Paris bars run the gamut from the toniest hotel lounge to the tiniest neighborhood troquet, where old-timers gather for a chat over their morning petit blanc.

Hotel bars were once considered the aristocrats of the genre. Some mix historic pedigrees with a hushed elegance, while others go for a modern, edgy luxe. A few still represent the chicest spots for frequent high-roller visitors to Paris. But breathtaking prices and the fickle Parisian fashion pack ensure that only the latest, highly hyped bars regularly draw in locals.

Cocktail bars, on the other hand, have been steadily gaining popularity and are now grabbing the spotlight in a sophisticated bar scene that was once the domain of a handful of hotels and eminent watering holes. Parisian cocktail bars rival those anywhere in the world, and, as in other places, they focus on mixed drinks—although most offer anything from craft beer to Champagne. Look for libations created with the native spirits, like Calvados or Cognac, that make French cocktail culture unique.

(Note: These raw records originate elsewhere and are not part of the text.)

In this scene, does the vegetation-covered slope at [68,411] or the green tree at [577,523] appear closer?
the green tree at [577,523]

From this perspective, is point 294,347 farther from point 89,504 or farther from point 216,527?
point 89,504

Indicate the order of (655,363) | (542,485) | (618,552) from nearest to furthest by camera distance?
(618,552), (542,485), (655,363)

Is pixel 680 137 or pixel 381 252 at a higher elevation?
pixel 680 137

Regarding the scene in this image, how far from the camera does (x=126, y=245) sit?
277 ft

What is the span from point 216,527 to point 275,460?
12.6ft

Wine bars are different from regular bars in that they also serve food, from simple snacks (like cheese and charcuterie) to full meals, plus handpicked wines that are often "natural" or biodynamique. Wine bars keep mealtime hours and close earlier than proper bars—somewhere between 11 and midnight. Be warned, though: many establishments calling themselves wine bars or bars à vin are in fact full-fledged restaurants, with no bar to speak of.